Im Laufe des Jahres 1926 nahmen seine Kräfte langsam ab. Einst hatte er geäussert: “O wie ist doch das Leben schön. Wenn ich es nur recht lange geniessen könnte.” Im Frühjahr 1926 antortete er auf die Frage nach seinem Befinden: “Ich höre nicht mehr recht und sehe nicht mehr recht; das Leben ist nicht mehr schön.” So hatte er mit dem Leben abgeschlossen und erwartete sich nichts mehr davon; aber immer noch blieb sein Geist rege. Als ich Ende Juni 1926 von einer 4 wöchigen Reise als Reichskommissar aus Spanien zurückgekehrt war, besuchte ich ihn anfangs Juli und erzählte ihm einen ganzen Nachmittag von meinen Erlebnissen, was siene lebhafte Teilnahme erregte. Aber nicht lange danach traf ihn auf einer Ruhebank am Possartplatz ein Ohnmachtsanfall, von dem er sich allerdings, nach Hause gebracht, noch einmal erholte. Allein es war doch der Anfang vom Ende: Er wurde immer müder und schwächer und zuletzt hielt ihn nur noch der feste Wille am Leben, seine Tochter und seinen Schwiegersohn wiederzusehen, der Ende August mit seiner Frau eine wissen-schaftliche Reise nach London, Paris und Madrid angetreten hatte. Wenige Tage, nachdem seine Angegörigen wieder in München eingetroffen waren, schloss er am Abend des 19. November sanft und ruhig die Augen zum ewigen Schlaf. Die gewaltige Beteiligung an der Feuerbestattung im Ostfriedhof am 23. November gab ein beredtes Zeugnis dafür, welche Verehrung und Hochachtung der Verblichene sich allseits erfreut hatte.

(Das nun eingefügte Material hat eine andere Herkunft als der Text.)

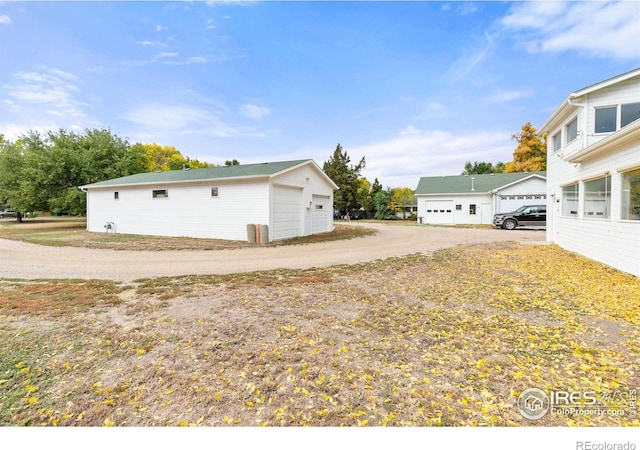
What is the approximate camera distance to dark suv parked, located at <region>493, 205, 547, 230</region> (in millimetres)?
19109

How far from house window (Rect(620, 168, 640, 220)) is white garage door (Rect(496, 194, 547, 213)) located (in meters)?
21.3

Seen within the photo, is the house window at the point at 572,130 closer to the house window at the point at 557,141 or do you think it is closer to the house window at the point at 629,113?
the house window at the point at 557,141

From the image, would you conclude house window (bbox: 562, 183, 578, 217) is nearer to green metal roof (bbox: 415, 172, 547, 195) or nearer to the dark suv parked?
the dark suv parked

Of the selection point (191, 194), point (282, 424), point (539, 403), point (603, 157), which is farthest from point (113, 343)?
point (191, 194)

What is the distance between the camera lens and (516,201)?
25609 mm

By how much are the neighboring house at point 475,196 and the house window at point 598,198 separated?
61.1 feet

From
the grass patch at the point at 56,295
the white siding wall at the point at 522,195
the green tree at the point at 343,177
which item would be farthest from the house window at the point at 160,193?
the white siding wall at the point at 522,195

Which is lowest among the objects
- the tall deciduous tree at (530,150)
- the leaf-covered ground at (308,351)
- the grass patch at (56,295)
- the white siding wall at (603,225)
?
the leaf-covered ground at (308,351)

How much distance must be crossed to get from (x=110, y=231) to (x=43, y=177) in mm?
7505

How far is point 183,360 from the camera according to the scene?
2.94m

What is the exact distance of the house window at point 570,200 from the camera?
9.95m

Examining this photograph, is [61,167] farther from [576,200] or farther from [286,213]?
[576,200]

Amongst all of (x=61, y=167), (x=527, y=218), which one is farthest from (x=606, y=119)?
(x=61, y=167)

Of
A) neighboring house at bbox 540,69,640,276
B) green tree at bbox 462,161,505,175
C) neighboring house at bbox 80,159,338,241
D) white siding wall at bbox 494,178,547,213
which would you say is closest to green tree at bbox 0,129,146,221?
neighboring house at bbox 80,159,338,241
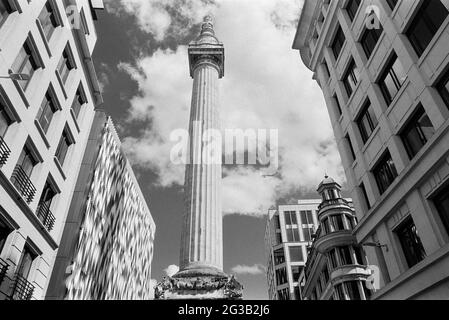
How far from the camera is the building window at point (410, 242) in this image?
1484cm

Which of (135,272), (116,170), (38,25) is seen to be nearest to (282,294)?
(135,272)

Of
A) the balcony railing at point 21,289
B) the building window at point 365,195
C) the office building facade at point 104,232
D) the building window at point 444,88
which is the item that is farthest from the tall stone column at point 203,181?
the building window at point 444,88

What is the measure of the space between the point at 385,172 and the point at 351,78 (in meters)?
7.13

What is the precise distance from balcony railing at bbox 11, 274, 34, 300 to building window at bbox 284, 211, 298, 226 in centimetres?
7752

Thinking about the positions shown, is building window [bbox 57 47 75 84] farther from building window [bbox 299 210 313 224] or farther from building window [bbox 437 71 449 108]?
building window [bbox 299 210 313 224]

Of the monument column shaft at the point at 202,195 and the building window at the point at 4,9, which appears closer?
the building window at the point at 4,9

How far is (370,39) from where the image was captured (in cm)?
1997

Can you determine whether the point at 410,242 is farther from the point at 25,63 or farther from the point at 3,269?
the point at 25,63

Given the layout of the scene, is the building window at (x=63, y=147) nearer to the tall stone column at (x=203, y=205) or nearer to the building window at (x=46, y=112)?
the building window at (x=46, y=112)

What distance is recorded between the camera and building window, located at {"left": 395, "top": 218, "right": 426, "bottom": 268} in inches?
584

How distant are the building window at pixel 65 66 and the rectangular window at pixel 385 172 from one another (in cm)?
1949

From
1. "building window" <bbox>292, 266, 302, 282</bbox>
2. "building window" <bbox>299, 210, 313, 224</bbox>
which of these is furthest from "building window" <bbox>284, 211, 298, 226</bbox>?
"building window" <bbox>292, 266, 302, 282</bbox>

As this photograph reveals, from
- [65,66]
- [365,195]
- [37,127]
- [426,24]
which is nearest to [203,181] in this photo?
[65,66]
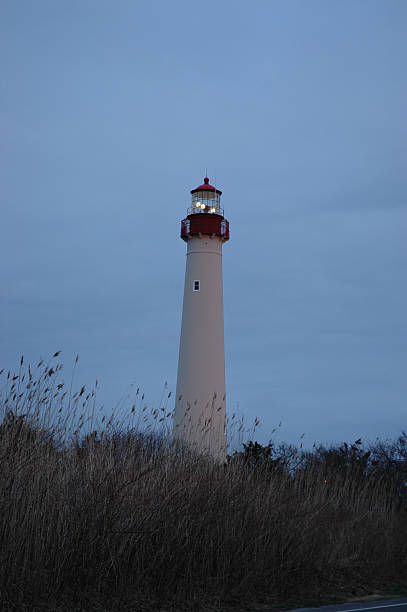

Wecklein war ein durch und durch idealer Mensch voller Begeisterung für alles Schöne, Edle und Gute, ein Mann von unbedingter Wahrheitsliebe und Überzeugungs-treue, von strengstem Pflicht- und Verantwortlichkeitsgefühl, das er auch in seinen Schülern zu erwecken und zu erhalten verstand, wie er sie andererseits zur Selbständigkeit und Selbsttätigkeit zu erzielen wusste. Dabei aber – und das ist doch die Hauptsache für sein eigenes Leben – fülte er, dass er mit seinen redlichen Bemühungen auch Erfolg hatte, und so war er auch glücklich. Dies zum Beweise möchte ich an den Schluss meiner Ausführungen die schlichten Worte setzen, in die er sein schmales curriculum vitae ausklingen lässt: “Ich war glücklich in der Wahl meines Berufes, da mir die Arbeit nicht eine Last, sondern eine Lust war. Glückliche Familienverhältnisse von Frau, zwei Töchtern und dem Schwiegersohn August Heisenberg hätten dam Ganzen die Krone aufgesetzt, wenn nicht der Kummer über das Unglück des Vaterlandes den Lebensabend bitter getrübt hätte.”